Extract:
The locally executable program can be executed by changing your current working directory in Julia to the directory containing the material for this example and executing the commands shown below:
include("local_nested_loops.jl")
result = local_nested_loops()
Executing the command shown above will calculate 100 iterations in total. The values stored in the result
-array are shown in the image below.
3.2.2. @cloud for Version
The @cloud for
version of the locally executable program is shown below.
# Copyright 2018 Techila Technologies Ltd.
# Make functions in the Techila package available.
using Techila;
function run_nested_loops()
# @cloud version of the code. Uses two perfectly nested @cloud for loops
# to distribute computations.
# Clear any previous @cloud macros
@cloud reset
# Define dimension
dimen = 10;
# And mark the dimen variable as something that is needed during computations
@cloud var dimen
# Create a global variable for the results
global result=zeros(dimen,dimen);
# And mark which variable contains the results
@cloud output result
# Define how many steps will be performed in each job. Outer loop split into
# five iteration chunks and inner loop to max 3 iteration chunks. This sets
# the Job count in the Project to: ceil(10/5) * ceil(10/3) = 2 * 4 = 8 Jobs.
@cloud param stepsperjob=[5,3]
# Create the Project.
@cloud for x=1:dimen
@cloud for y=1:dimen
result[x,y]=x*(y+1);
end
end
return(result);
end
In the distributed version, the two for
-loops have been replaced with @cloud for
-loops. This can be done because the loops are perfectly nested and the operations do not have any recursive dependencies.
Each @cloud for
loop has the same amount of iterations: 10. This means that total number of iterations is 10 * 10 = 100. The number of iterations executed in each Job is defined by using the @cloud param stepsperworker=[5,3]
parameter. This means the total number of Jobs in the Project is: ceil(10/5) * ceil(10/3) = 8 Jobs. Each Job will process a subset of iterations. For example, Job #1 would process 5 iterations (x=1:5) of from the outer loop from the outer loop and 3 iterations (y=1:3) from the inner loop.
3.2.3. Creating the computational project
The computational Project can be created by executing the @cloud
version of the program. The @cloud
version can be executed by changing your current working directory in Julia to the directory containing the material for this example and executing the commands shown below:
include("run_nested_loops.jl")
result = run_nested_loops()
After you have executed the command, the Project will be automatically created and will consist of 8 Jobs. These Jobs will be assigned and computed on Techila Workers in the TDCE environment. Each Job will compute a subset of the total iterations in the loop structures.
Each time a Job has been completed, the result file will be transferred to your computer. The values stored in the output files will be read and stored in the result
-array. This array will contain all the values from the iterations and will correspond to the output generated by the locally executable program discussed earlier in this Chapter.
3.3. Using Functions and Packages
Custom functions and/or functionality from Julia packages are typically needed in any moderately complex applications. This example demonstrates how you can make additional functions and/or packages available during computational Projects.
The material used in this example is located in the following folder in the Techila SDK:
techila\examples\julia\cloudfor\3_functions_packages
This example uses the StatsBase
package. If you do not have them installed, please installe them before continuing.

Dataset:

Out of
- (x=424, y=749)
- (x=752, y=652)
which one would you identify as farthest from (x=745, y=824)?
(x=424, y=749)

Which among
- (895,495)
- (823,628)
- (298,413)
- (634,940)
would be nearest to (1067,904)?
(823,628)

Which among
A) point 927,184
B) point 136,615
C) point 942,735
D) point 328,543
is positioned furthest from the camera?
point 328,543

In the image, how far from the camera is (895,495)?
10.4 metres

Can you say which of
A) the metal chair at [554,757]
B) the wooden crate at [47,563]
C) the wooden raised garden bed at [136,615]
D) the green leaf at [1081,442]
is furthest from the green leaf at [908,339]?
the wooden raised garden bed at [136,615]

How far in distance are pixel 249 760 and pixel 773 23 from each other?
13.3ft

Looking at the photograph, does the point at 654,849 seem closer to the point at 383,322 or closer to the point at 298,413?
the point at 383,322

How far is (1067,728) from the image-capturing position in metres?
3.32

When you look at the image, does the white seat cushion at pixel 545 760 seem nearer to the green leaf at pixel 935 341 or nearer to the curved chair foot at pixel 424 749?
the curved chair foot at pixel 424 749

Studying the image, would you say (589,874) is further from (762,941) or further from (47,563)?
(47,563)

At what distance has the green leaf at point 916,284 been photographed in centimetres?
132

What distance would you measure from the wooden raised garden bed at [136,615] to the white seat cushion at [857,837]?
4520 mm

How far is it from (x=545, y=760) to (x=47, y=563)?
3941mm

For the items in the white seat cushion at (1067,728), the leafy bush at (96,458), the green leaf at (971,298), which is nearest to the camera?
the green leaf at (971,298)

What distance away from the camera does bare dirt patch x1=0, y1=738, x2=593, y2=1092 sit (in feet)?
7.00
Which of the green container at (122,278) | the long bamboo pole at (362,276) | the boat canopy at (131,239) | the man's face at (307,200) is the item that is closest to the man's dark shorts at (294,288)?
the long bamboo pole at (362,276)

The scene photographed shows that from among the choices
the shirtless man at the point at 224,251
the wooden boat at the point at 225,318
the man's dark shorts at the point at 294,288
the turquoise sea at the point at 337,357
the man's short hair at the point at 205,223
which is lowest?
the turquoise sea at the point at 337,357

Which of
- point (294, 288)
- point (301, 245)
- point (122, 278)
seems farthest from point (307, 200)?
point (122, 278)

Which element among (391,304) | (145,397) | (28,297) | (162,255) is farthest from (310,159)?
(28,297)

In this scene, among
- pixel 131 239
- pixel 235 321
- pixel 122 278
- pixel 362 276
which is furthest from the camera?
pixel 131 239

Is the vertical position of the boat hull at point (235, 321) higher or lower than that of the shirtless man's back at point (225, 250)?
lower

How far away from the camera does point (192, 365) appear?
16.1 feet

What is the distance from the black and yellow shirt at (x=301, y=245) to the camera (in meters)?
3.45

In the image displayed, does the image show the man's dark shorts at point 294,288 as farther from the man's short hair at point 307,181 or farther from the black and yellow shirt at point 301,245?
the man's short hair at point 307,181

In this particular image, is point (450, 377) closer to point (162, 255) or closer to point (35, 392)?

Given problem: Proceed with the Julia @cloud for tutorial, starting after its last sentence. The data above is separate from the Julia @cloud for tutorial.

Task result:
using Pkg
Pkg.add("StatsBase")
3.3.1. Locally Executable Program
The locally executable program used in this example is shown below.
# Copyright 2018 Techila Technologies Ltd.
# Make StatsBase available locally.
using StatsBase;
function local_functions_packages()
# Locally executable code. Contains a single for loop, which will
# execute a custom function.
# Create local variables
dimen = 10;
result=zeros(1,dimen);
# Run the code locally.
for counter=1:dimen
result[counter]=custom_function(counter,10);
end
return(result);
end
function custom_function(x,y)
result = x + y + StatsBase.rand(1)[1];
return(result);
end
The code contains a single for
-loop, which contains a call to a function named custom_function
. This custom_function
is defined in the same source code file. This custom_function
uses functionality from the StatsBase
package, which in turn has been made available with a using StatsBase
statement at the very beginning of the source code file.
The locally executable program can be executed by changing your current working directory in Julia to the directory containing the material for this example and executing the commands shown below:
include("local_functions_packages.jl")
result = local_functions_packages()
3.3.2. @cloud for Version
The @cloud for
version of the locally executable program is shown below.
# Copyright 2018 Techila Technologies Ltd.
# Make functions in the Techila package available.
using Techila;
# Reset any previous cloud macros to ensure we get a clean environment.
@cloud reset
# Make StatsBase available on the Techila Workers.
# This could also be placed inside the 'run_functions_packages' function
@cloud exec using StatsBase;
function run_functions_packages()
# Techila code. Will create a Project where custom functions and additional
# packages will be used on Techila Workers.
# Create variables and make them available on Techila Workers
@cloud var dimen = 10;
# Create a global variable for the results
global result=zeros(1,dimen);
# And mark it as an output variable
@cloud output result
# Run the code in Techila.
@cloud for counter=1:dimen
result[counter]=custom_function(counter,10);
end
return(result);
end
# Prefixing the function definition with a "@cloud exec" statement will make
# the function available on the Techila Workers.
@cloud exec function custom_function(x,y)
result = x + y + StatsBase.rand(1)[1];
return(result);
end
Because the function custom_function
resides inside the @cloud for
loop, we will need to make the function available on the Techila Workers as well. This can be done by placing an @cloud exec
statement before the actual function definition.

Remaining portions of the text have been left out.